From the first line to the last, restate the material word for word, omitting pictures.

- _INPUT DATA_

/---

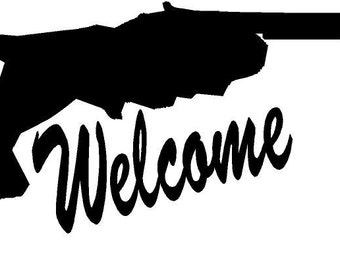 Florida Welcome Vinyl Window Decal Sticker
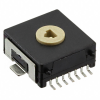 DIP Switches -- 679-3643-1-ND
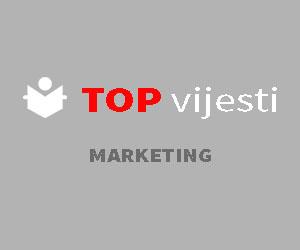 Top-Vijesti-promo-banner-300x250.jpg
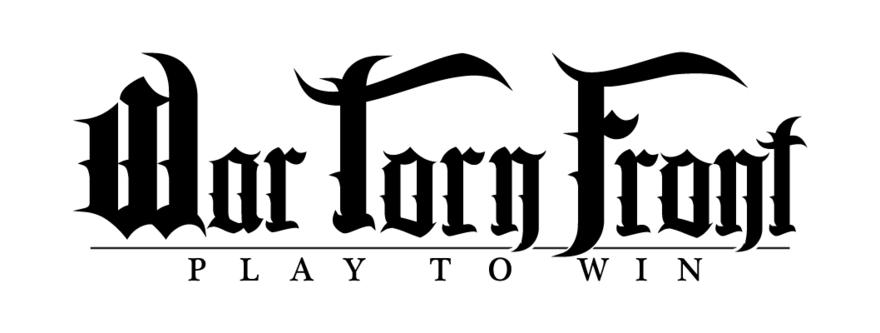 WarTornFront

\---

- _ANSWER SPACE_
 Florida Welcome Vinyl Window Decal Sticker
 DIP Switches -- 679-3643-1-ND
 Top-Vijesti-promo-banner-300x250.jpg
 WarTornFront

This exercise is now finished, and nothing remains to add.